What does the 'BloomDay' array represent in the problem?
-The 'BloomDay' array represents the day on which each flower blooms. For example, if BloomDay[i] = 7, the i-th flower will bloom on the 7th day.
What is the impossible case for this problem?
-If the total number of flowers required (M × K) exceeds the number of available flowers (N), it is impossible to make the required bouquets. In that case, the function should return -1.
How is the 'possible' function designed to work?
-The 'possible' function takes the BloomDay array, a day D, M, and K as inputs, and checks whether it is possible to make at least M bouquets by day D. It counts consecutive bloomed flowers and determines how many valid bouquets can be formed.
What is the brute-force approach to solve this problem?
-The brute-force method iterates through each day between the minimum and maximum bloom days, checks whether it is possible to make the required bouquets on that day, and returns the smallest possible day. This approach has a time complexity of O(N × (max−min)).
Why is binary search applicable in this problem?
-Binary search works because the solution space is monotonic — if it's possible to make M bouquets on day D, it will also be possible on any day greater than D. This property allows us to search efficiently for the minimum valid day.

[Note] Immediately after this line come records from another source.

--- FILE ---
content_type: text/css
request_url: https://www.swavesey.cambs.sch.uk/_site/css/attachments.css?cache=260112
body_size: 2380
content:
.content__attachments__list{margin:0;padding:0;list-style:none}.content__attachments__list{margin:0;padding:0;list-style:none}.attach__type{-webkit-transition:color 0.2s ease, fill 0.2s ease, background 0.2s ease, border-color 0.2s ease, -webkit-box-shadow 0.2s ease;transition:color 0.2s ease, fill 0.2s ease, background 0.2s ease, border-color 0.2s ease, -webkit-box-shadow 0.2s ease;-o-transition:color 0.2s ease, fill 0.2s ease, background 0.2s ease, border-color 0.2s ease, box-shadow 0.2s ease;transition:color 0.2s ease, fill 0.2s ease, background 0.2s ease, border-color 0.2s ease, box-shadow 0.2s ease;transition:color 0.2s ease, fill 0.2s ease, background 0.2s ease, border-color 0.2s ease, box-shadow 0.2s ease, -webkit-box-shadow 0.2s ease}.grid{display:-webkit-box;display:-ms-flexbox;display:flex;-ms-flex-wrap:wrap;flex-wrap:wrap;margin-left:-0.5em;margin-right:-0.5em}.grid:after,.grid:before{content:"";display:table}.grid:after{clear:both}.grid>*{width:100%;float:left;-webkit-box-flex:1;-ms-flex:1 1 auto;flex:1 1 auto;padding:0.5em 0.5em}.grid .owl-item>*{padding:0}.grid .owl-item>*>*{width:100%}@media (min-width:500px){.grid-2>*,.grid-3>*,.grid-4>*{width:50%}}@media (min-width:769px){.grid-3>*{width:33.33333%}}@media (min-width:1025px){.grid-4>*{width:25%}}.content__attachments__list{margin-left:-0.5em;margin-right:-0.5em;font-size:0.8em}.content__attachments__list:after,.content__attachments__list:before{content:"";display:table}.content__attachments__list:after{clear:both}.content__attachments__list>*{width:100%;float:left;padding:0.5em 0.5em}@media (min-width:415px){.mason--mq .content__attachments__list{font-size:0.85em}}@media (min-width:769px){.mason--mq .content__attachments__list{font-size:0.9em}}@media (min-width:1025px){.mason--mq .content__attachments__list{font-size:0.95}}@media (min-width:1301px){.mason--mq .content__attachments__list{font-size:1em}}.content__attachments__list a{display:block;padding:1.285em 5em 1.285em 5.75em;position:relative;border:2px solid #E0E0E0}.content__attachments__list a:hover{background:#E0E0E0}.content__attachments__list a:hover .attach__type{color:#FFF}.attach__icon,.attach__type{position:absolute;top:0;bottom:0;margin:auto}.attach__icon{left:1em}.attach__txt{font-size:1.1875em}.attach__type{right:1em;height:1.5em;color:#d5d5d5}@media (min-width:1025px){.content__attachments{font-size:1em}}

What are the steps of the binary search approach in this problem?
-1. Set low = min(BloomDay) and high = max(BloomDay). 2. Compute mid = (low + high) / 2. 3. Check if making M bouquets is possible on day mid. 4. If possible, move high to mid - 1 to find a smaller day; otherwise, move low to mid + 1. 5. The final answer is stored in 'low'.
What is the time and space complexity of the optimized binary search solution?
-The time complexity is O(N × log(max−min)), where each binary search iteration takes O(N) to verify feasibility. The space complexity is O(1) because no additional data structures are used.
Why should the product of M and K be converted to a long data type in implementation?
-Multiplying M and K directly might cause integer overflow in certain programming languages, especially when dealing with large inputs. Converting them to a long (or long long) ensures the calculation remains accurate.
What are the key takeaways from this problem-solving approach?
-The key lessons include understanding how to identify impossible cases, developing a helper function to check feasibility, starting with a brute-force approach, and finally optimizing the solution using binary search based on monotonic behavior.
How does the 'counter' logic in the 'possible' function help determine bouquets?
-The counter tracks consecutive bloomed flowers. Whenever a flower hasn't bloomed, the counter resets to zero. Each time the counter reaches K, it forms one bouquet and resets to zero to continue counting the next possible sequence.
What is the significance of finding the minimum and maximum bloom days before the search?
-Determining the minimum and maximum bloom days defines the search boundaries for the binary search. It restricts the search space to only the range where a valid answer can exist, making the algorithm more efficient.